==== Provided passage ====

An HTTP REST API as an input adapter in a hexagonal architecture serves as the interface for handling HTTP requests from clients. This adapter translates HTTP requests into calls to the core application's use cases and returns appropriate HTTP responses. Here's how it fits into the architecture:

Role of an HTTP REST API as an Input Adapter

  1. Handling HTTP Requests:

    • The adapter receives HTTP requests from clients (e.g., browsers, mobile apps).
  2. Request Translation:

    • It translates these HTTP requests into calls to the application's use cases (services). This involves parsing request parameters, headers, and bodies.
  3. Interfacing with Use Cases:

    • It interacts with the application's input ports, which represent the use cases. These ports expose the core application's functionality in a technology-agnostic manner.
  4. Generating HTTP Responses:

    • After processing the request, the adapter translates the results from the core application into HTTP responses, setting appropriate status codes and headers.

====

• Requirements:
a: What examples of clients does the adapter overview name?
b: Using the adapter overview, explain why the adapter works through the application's input ports.
c: Return the part of the adapter overview that opens with the words containing "1. Handling HTTP" and closes with "headers, and bodies.".
The lines after this are separate material, unrelated to the adapter overview.

==== Source data ====

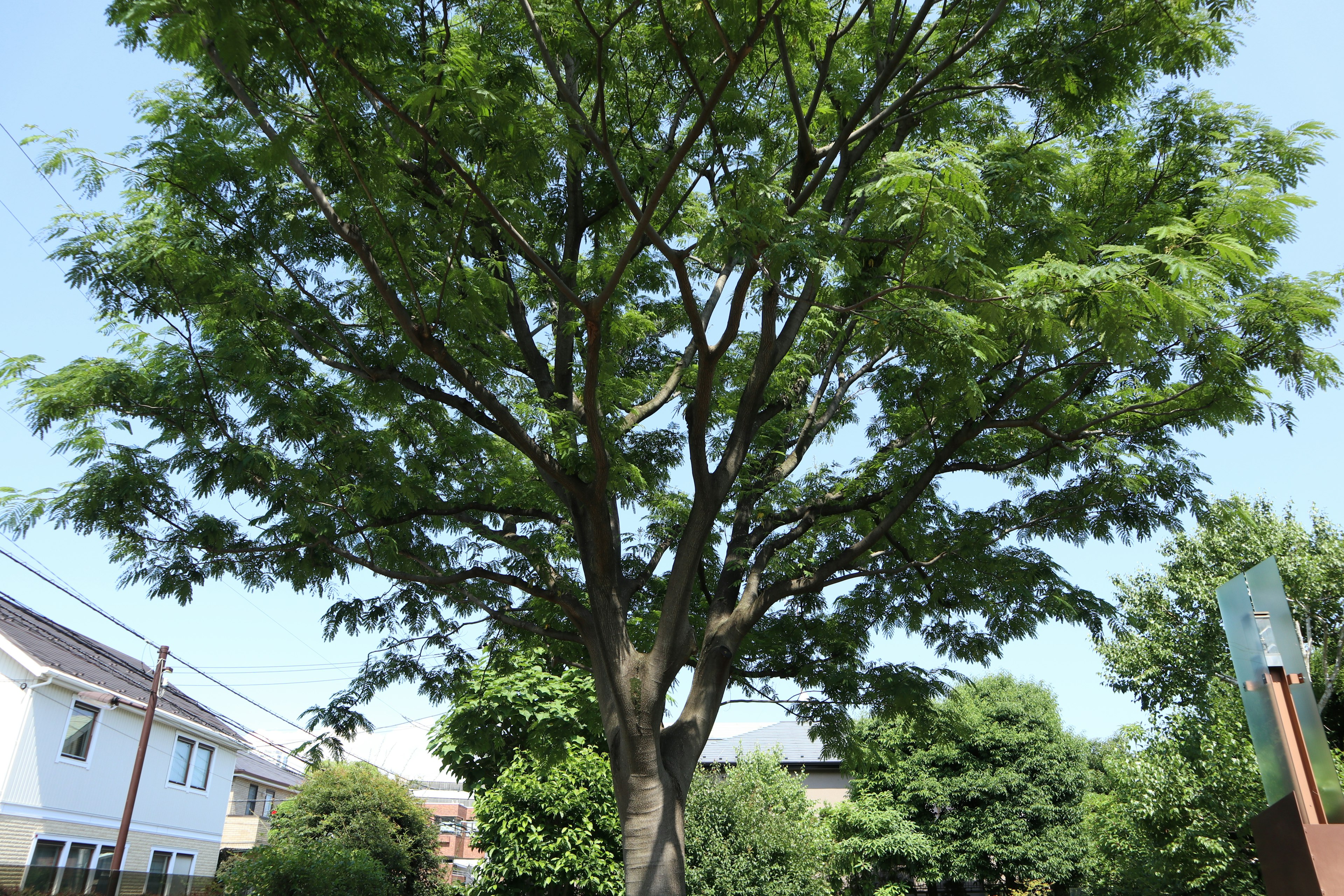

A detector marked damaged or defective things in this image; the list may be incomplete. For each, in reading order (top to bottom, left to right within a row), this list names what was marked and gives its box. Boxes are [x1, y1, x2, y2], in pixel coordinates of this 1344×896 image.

rusty metal post [107, 647, 170, 892]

====

• Task solutions:
a: Browsers and mobile apps.

b: The input ports represent the application's use cases, and the adapter's job is to turn HTTP requests into calls to those use cases. The ports expose the core application's functionality in a technology-agnostic manner.

c:
1. Handling HTTP Requests:

    • The adapter receives HTTP requests from clients (e.g., browsers, mobile apps).
  2. Request Translation:

    • It translates these HTTP requests into calls to the application's use cases (services). This involves parsing request parameters, headers, and bodies.